◆ QUESTIONS TO ANSWER
- A) In the interview about career change, list the words Jodie strings together to describe how her 13-year corporate role ended.
- B) Carry on the interview about career change, starting after its last sentence.

◆ PASSAGE TO READ
_ _ _ _ _ _ _

Yeah. That’s awesome. My husband was a stay at home puppy parent for a long time and I really liked that he didn’t have to work outside of the home because you know like the exactly the same. I could count on the home being clean and dinner to be prepared. All of those things that you take for granted as you know, two working parents with two working people in the household that you have things to do in the evenings. It was so nice to have the ability to have that at home and I think that mindset is really different and really important and a cool message for other people to share because you took a bit of a risk and you guys took a risk in that age, that time, but now you can kind of further the conversation and make it feel okay for other people to make those choices as well. Especially now that you have made a big career switch. What impact has your recent career or circumstances, has it been affected positively or negatively based on your experience from 10 or 12 years ago?

JODIE:

Yeah. Well, maybe just two things. I just wanted to add on the whole stay at home Dad trend. I recently met a young working couple with school age children and the wife is a chiropractor, you know, does quite well and the husband has a job as well. And she said, you know, that’s his dream to be a stay at home dad but then we look at, well he’s only got, you know, 17 more years and he’ll get a full pension. And I’m thinking like in 17 years he won’t need to be a stay at home dad because the kids won’t be at home anymore if it’s something you want to do. You just need to be bold and take action. And I mean for me it’s easy to say now because I didn’t make the decision to change my career right now. Neither did my husband, but you know, it would’ve been easy to just turn around and go back and get another job.

And so for me, after 13 years in the corporate role and then being escorted out of the building, essentially being downsized, restructured, fired, however you want to look at it, it wasn’t a choice that obviously I made at that time, but I was working towards that. And so the impact it’s had on our family is given me the freedom to be at home and to really focus on what it is that I want to create in my business, to be present more in the lives of my children. You know, as I sit back and think about it, it fires me up inside and it makes me want to shake people when they share their dreams and their hopes and to say like, just do it. It’ll work out if it’s meant to be. It’ll work out, you know, if you put to your goals into action, um, you know, earlier this year we sat in on a series of sermons really on, you know, what are your gifts, what are your dreams and where are you really meant to be?

What’s your purpose in this life, this precious life that you have to live? And I sat there thinking, if I had heard that message a year before when I was still trapped in my corporate jail cell, I would have felt almost angry. Right? Like easy for you to say, pastor Richard, that I should just quit my job if I’m not happy and go find something that feeds my passion. But fast forward a year when I’m now in something that is feeding my passion to think what a shift in my mindset, what a shift in our family time and sure it’s hard work and it’s stressful if you know, we still go through the motions, but I think the impact it’s had on me the most is just to say like, it’s possible. Whatever you put your mind to, it really is possible and you can just do whatever you need to get to get it done.

_ _ _ _ _ _ _

◆ DATA BELOW
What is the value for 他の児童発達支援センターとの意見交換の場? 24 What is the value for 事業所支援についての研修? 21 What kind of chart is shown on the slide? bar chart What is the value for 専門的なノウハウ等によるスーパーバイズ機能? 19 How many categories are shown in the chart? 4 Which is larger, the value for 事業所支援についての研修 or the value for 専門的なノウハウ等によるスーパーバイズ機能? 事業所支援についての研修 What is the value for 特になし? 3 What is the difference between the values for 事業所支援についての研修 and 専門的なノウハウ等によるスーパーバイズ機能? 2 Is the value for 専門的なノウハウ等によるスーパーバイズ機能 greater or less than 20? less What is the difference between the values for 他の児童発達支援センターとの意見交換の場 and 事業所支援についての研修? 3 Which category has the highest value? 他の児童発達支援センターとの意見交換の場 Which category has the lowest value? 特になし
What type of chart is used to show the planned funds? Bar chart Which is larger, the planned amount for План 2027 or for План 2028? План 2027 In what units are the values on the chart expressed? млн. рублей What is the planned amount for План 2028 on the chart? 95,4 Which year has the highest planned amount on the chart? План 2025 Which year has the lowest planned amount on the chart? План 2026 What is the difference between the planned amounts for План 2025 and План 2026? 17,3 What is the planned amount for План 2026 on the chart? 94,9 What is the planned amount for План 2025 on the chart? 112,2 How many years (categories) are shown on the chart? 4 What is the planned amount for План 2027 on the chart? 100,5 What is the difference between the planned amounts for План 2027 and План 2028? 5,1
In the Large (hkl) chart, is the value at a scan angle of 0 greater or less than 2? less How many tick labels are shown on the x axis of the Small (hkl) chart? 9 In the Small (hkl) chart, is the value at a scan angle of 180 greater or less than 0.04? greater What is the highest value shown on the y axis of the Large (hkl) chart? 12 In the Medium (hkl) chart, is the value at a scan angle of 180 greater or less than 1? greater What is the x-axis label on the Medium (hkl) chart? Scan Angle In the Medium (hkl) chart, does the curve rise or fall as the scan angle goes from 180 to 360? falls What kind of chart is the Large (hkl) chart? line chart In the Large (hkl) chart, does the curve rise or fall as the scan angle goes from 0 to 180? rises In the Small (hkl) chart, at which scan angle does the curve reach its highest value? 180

_ _ _ _ _ _ _

◆ RESPONSES FOR EACH TASK
- A) downsized, restructured, fired

- B)
LINDSAY:

I love so much of what you just said. I want to comment on the first thing. I truly believe that you are where you’re supposed to be until you learn the lessons you’re supposed to learn. You know, like say a year ago, had you heard that same message? It might not have resonated in the same way. It might have been a negative message. Instead of motivating you to continue to do the actions that you’re doing now. And you hear the message when you’re meant to hear it. And I really, I’m probably the least woo woo person you can think of. But you are where you’re supposed to be. And I love that.

JODIE:

Yeah, I like that.

LINDSAY:

And I also love what you said about possibility versus impossibility. I learned this thing that said, the only difference between impossible, impossible is the “I’m” at the front. “I am” at the front. Right. And that denotes action to me. You know, you can turn the impossible into possible if you just do the things, but you need to be in the proper mindset to be there. I really love what you said.

JODIE:

Thank you.

LINDSAY:

So tell me more…you were downsized or whatever language you want to put around that. What did that look and feel like for you?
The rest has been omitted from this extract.